▶ [The request]
Transcribe these lines exactly as they appear, beginning at the line that contains "How far is black" and ending with the final line.

----- Material for the task

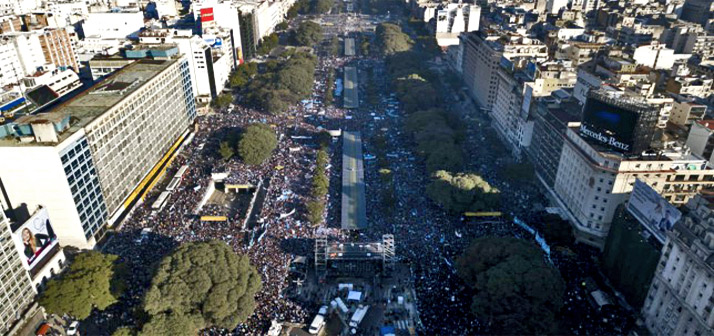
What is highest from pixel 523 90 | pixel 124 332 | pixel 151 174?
pixel 523 90

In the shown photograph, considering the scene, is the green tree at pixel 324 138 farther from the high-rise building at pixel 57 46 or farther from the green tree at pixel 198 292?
the high-rise building at pixel 57 46

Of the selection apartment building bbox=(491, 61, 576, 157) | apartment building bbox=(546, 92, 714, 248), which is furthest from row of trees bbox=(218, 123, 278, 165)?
apartment building bbox=(546, 92, 714, 248)

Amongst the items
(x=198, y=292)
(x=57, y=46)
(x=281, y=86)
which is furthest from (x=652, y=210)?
(x=57, y=46)

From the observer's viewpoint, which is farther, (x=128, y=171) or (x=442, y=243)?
(x=128, y=171)

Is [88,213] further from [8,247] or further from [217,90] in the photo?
[217,90]

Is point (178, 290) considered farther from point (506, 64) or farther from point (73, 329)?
point (506, 64)

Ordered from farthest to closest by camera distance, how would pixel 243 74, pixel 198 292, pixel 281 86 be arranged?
1. pixel 243 74
2. pixel 281 86
3. pixel 198 292

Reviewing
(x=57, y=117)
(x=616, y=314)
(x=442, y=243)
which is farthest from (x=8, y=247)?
(x=616, y=314)

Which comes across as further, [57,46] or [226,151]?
[57,46]
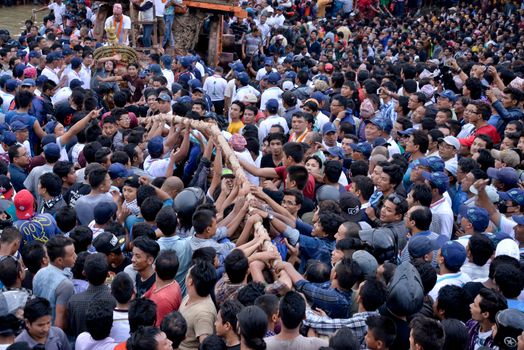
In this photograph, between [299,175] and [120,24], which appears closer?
[299,175]

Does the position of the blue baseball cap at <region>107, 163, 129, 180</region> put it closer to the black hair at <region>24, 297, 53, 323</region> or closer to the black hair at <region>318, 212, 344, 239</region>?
the black hair at <region>318, 212, 344, 239</region>

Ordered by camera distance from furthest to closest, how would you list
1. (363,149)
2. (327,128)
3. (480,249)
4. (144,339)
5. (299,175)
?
(327,128)
(363,149)
(299,175)
(480,249)
(144,339)

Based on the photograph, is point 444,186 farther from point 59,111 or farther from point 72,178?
point 59,111

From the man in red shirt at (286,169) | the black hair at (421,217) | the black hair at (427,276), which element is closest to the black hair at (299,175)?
the man in red shirt at (286,169)

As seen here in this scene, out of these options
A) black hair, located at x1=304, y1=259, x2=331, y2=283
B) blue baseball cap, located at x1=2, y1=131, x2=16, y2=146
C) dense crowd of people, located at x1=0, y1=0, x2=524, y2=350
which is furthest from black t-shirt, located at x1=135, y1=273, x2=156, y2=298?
blue baseball cap, located at x1=2, y1=131, x2=16, y2=146

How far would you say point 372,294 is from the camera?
4.45m

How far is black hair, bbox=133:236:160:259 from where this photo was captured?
4949 millimetres

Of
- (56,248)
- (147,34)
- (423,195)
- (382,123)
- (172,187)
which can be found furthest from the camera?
(147,34)

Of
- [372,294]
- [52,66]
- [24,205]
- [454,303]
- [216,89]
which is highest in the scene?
[372,294]

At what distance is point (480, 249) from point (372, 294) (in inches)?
52.9

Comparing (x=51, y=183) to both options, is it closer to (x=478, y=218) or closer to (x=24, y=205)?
(x=24, y=205)

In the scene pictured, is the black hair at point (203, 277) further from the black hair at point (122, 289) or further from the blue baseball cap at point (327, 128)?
the blue baseball cap at point (327, 128)

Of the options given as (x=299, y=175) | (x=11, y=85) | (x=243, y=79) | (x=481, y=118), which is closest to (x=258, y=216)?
(x=299, y=175)

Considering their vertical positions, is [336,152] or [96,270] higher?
[96,270]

----------

▶ [Response to this exercise]
How far is black hair, bbox=133:236:160:259 from where this photo was captured?
4949 millimetres

Of
- (56,248)
- (147,34)
- (423,195)
- (382,123)
- (172,187)
which can be found furthest from the camera?
(147,34)

Of
- [372,294]
- [52,66]
- [24,205]
- [454,303]
- [216,89]
which is highest in the scene?
[372,294]

At what distance is point (480, 249) from point (372, 294) (in inches)?
52.9

Comparing (x=51, y=183) to both options, is it closer to (x=478, y=218) or closer to (x=24, y=205)?
(x=24, y=205)

In the scene pictured, is the black hair at point (203, 277) further from the black hair at point (122, 289) or further from the blue baseball cap at point (327, 128)?
the blue baseball cap at point (327, 128)

Of the options given as (x=299, y=175) | (x=11, y=85) | (x=243, y=79) | (x=481, y=118), which is closest to (x=258, y=216)?
(x=299, y=175)

Considering their vertical positions, is [336,152] or [96,270] higher?
[96,270]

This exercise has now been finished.